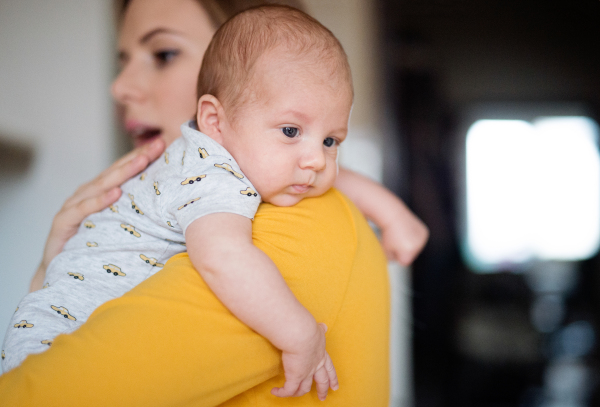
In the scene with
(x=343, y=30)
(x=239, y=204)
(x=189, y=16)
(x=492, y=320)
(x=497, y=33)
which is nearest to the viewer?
(x=239, y=204)

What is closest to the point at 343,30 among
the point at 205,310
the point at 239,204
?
the point at 239,204

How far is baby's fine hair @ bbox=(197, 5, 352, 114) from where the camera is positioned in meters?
0.69

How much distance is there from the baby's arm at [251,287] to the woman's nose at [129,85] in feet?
2.46

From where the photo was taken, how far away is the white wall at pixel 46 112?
1.24m

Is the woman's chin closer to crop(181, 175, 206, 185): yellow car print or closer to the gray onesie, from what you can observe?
the gray onesie

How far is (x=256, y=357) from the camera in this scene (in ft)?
1.83

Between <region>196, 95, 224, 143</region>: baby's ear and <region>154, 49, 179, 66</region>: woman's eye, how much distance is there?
469 millimetres

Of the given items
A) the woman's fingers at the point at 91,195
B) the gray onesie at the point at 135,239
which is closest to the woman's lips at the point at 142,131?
the woman's fingers at the point at 91,195

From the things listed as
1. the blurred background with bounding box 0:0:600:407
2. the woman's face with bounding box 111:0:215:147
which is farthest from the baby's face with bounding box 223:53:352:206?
the blurred background with bounding box 0:0:600:407

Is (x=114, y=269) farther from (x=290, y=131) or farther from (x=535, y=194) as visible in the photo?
(x=535, y=194)

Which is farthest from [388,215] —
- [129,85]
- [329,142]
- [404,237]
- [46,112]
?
[46,112]

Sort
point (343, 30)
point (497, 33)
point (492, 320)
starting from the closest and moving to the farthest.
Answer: point (343, 30) < point (497, 33) < point (492, 320)

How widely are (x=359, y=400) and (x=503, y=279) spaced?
2.22 meters

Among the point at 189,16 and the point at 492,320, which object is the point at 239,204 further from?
the point at 492,320
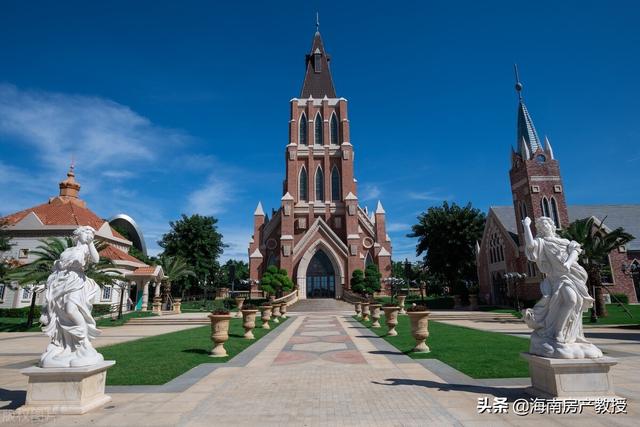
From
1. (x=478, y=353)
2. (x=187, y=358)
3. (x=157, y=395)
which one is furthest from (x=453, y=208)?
(x=157, y=395)

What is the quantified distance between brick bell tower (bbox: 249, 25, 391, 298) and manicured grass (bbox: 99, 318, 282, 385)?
27715 mm

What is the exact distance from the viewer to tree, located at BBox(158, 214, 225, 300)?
50469 millimetres

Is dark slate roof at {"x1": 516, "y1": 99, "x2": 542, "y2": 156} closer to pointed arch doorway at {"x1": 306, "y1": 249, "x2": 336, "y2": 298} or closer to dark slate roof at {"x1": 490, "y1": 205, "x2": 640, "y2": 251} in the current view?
dark slate roof at {"x1": 490, "y1": 205, "x2": 640, "y2": 251}

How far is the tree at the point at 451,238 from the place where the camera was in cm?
4125

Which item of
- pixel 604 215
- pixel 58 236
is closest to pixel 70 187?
pixel 58 236

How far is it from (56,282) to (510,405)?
6.97 meters

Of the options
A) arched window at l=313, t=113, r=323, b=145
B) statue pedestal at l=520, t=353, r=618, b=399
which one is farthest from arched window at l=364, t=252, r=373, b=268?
statue pedestal at l=520, t=353, r=618, b=399

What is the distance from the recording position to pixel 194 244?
50.9m

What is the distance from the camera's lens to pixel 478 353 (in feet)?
31.4

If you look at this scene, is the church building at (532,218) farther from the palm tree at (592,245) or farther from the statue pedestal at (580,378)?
the statue pedestal at (580,378)

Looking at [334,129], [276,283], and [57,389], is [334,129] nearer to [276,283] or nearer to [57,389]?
[276,283]

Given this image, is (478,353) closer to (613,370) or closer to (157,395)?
(613,370)

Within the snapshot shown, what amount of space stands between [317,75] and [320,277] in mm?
31537

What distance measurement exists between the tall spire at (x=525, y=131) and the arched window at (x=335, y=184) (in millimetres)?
21264
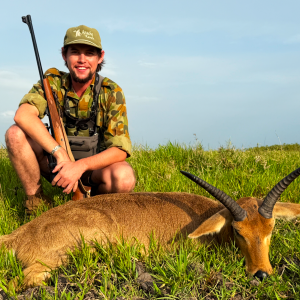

◆ İstenen ◆
Verinin tamamını satır satır, hiç değiştirmeden tekrarla. Resimleri yanıta katma.

◆ Yanıt ◆
In the scene with
(x=343, y=30)
(x=239, y=204)
(x=189, y=16)
(x=492, y=320)
(x=497, y=33)
which is nearest to the viewer?
(x=239, y=204)

What is closest to the point at 343,30 among
the point at 205,310
the point at 239,204
?
the point at 239,204

How far is baby's fine hair @ bbox=(197, 5, 352, 114) from where the camera is positioned in meters?
0.69

How much distance is there from the baby's arm at [251,287] to the woman's nose at [129,85] in feet?
2.46

From where the photo was taken, how far away is the white wall at pixel 46 112?
1.24m

Is the woman's chin closer to crop(181, 175, 206, 185): yellow car print or closer to the gray onesie, from what you can observe?
the gray onesie

How far is (x=256, y=357) from the camera in this scene (in ft)?
1.83

Between <region>196, 95, 224, 143</region>: baby's ear and <region>154, 49, 179, 66</region>: woman's eye, how much distance is there?
469 millimetres

Of the given items
A) the woman's fingers at the point at 91,195
B) the gray onesie at the point at 135,239
which is closest to the woman's lips at the point at 142,131?
the woman's fingers at the point at 91,195

From the things listed as
1. the blurred background with bounding box 0:0:600:407
2. the woman's face with bounding box 111:0:215:147
which is farthest from the baby's face with bounding box 223:53:352:206?
the blurred background with bounding box 0:0:600:407

Is (x=114, y=269) farther from (x=290, y=131) or farther from (x=535, y=194) as visible in the photo?
(x=535, y=194)

Which is farthest from [388,215] —
- [129,85]
- [329,142]
- [404,237]
- [46,112]
?
[46,112]

Sort
point (343, 30)
point (497, 33)
point (492, 320)
starting from the closest and moving to the farthest.
Answer: point (343, 30) < point (497, 33) < point (492, 320)

How widely are (x=359, y=400) and (x=503, y=279) spaced?
2.22 meters

Among the point at 189,16 and the point at 492,320, which object is the point at 239,204 further from?
the point at 492,320
From
1. (x=478, y=353)
2. (x=187, y=358)
3. (x=157, y=395)
which one is furthest from (x=453, y=208)?
(x=157, y=395)

What is the quantified distance between brick bell tower (bbox: 249, 25, 391, 298) and manicured grass (bbox: 99, 318, 282, 385)?
27715 mm

What is the exact distance from the viewer to tree, located at BBox(158, 214, 225, 300)?
50469 millimetres

Is dark slate roof at {"x1": 516, "y1": 99, "x2": 542, "y2": 156} closer to pointed arch doorway at {"x1": 306, "y1": 249, "x2": 336, "y2": 298} or closer to dark slate roof at {"x1": 490, "y1": 205, "x2": 640, "y2": 251} in the current view?
dark slate roof at {"x1": 490, "y1": 205, "x2": 640, "y2": 251}

How far is the tree at the point at 451,238 from the place where the camera was in cm?
4125

Which item of
- pixel 604 215
- pixel 58 236
is closest to pixel 70 187?
pixel 58 236

How far is it from (56,282) to (510,405)?
6.97 meters

Of the options
A) arched window at l=313, t=113, r=323, b=145
B) statue pedestal at l=520, t=353, r=618, b=399
which one is farthest from arched window at l=364, t=252, r=373, b=268?
statue pedestal at l=520, t=353, r=618, b=399

What is the distance from the recording position to pixel 194 244?
50.9m

What is the distance from the camera's lens to pixel 478 353 (in feet)?
31.4

If you look at this scene, is the church building at (532,218) farther from the palm tree at (592,245) or farther from the statue pedestal at (580,378)?
the statue pedestal at (580,378)

Looking at [334,129], [276,283], and [57,389], is [334,129] nearer to [276,283] or nearer to [57,389]?
[276,283]

Given this image, is (478,353) closer to (613,370) or closer to (157,395)?
(613,370)

Within the snapshot shown, what amount of space stands between [317,75] and [320,277] in mm?
31537

What distance measurement exists between the tall spire at (x=525, y=131) and the arched window at (x=335, y=184) (in millimetres)?
21264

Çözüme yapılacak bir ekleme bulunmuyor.